FTX Japan Studying Whether Local Clients Can Get Their Crypto Back
FTX Japan had around 19.6 billion yen ($140 million) in cash and deposits as of Nov. 10, according to the release.
(Bloomberg) -- The Japan arm of Sam Bankman-Fried’s failed digital-asset exchange is studying whether the FTX bankruptcy filing might affect its ability to return crypto to local clients.
FTX Japan K.K. is in discussions with lawyers about the implications of the collapse of its parent entity and plans to make an announcement once the situation becomes clearer, a spokesman said. The nation’s financial watchdog last week ordered FTX Japan to suspend some of its operations while requiring it to ensure the safety of clients assets.
- Read more: FTX.com Assets Frozen by Bahamas as Crisis Engulfs Empire
The sudden collapse of Bankman-Fried’s crypto empire sent shock waves through markets and raised questions about the appropriateness of existing crypto regulations. In Japan, authorities have been moving to loosen rules governing the crypto industry in a quest to spur search of economic growth.

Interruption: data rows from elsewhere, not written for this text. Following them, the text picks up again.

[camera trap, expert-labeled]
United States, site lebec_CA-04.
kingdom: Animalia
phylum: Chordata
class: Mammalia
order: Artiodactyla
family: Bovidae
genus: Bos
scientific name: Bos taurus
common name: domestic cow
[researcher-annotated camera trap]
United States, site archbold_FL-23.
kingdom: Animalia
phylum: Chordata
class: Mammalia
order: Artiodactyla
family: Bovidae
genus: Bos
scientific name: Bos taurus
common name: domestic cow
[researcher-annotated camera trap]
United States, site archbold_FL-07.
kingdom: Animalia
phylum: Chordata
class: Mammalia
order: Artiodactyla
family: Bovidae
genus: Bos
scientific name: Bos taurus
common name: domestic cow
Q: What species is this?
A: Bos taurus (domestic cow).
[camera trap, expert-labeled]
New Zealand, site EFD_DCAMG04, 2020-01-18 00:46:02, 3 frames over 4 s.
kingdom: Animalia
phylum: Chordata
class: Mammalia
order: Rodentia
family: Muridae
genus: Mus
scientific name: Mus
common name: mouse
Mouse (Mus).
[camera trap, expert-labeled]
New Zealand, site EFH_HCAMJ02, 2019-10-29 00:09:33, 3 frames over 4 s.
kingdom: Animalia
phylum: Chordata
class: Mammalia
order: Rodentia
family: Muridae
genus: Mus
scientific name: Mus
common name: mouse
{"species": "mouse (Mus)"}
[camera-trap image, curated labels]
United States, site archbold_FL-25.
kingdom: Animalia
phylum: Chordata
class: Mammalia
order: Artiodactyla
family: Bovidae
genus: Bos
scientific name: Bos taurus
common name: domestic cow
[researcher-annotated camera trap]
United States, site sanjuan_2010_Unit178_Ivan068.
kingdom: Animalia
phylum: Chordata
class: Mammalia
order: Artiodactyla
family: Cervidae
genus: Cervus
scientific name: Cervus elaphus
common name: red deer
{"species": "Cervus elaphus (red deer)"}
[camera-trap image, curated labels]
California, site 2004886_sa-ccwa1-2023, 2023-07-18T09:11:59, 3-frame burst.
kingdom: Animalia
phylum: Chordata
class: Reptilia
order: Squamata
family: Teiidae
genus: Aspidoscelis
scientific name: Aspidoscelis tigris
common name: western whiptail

- Read more: Lawmaker Behind Japan Crypto Strategy Says Rules Still Too Tight
FTX Japan K.K. released details of its holdings on Monday, joining other exchanges around the world who are attempting to shore up investor confidence by sharing snapshots of their assets and reserves. In a recent thread on Twitter, Crypto.com CEO Kris Marszalek called on the industry to demonstrate a “full and collective commitment” to transparency and to the safety and security of users and funds.
According to the release, which shows a snapshot as of Nov. 11, the Japanese unit’s so-called cold wallets held crypto assets in excess of client assets. Those customers had exposure to 14 different tokens, including Bitcoin Cash and Ripple’s XRP. The amounts held in the wallets should have changed little since, the spokesman said.
FTX Japan had around 19.6 billion yen ($140 million) in cash and deposits as of Nov. 10, according to the release. It also held 10 billion yen or so in net assets at the end of September, it said. The company has suspended customer withdrawals.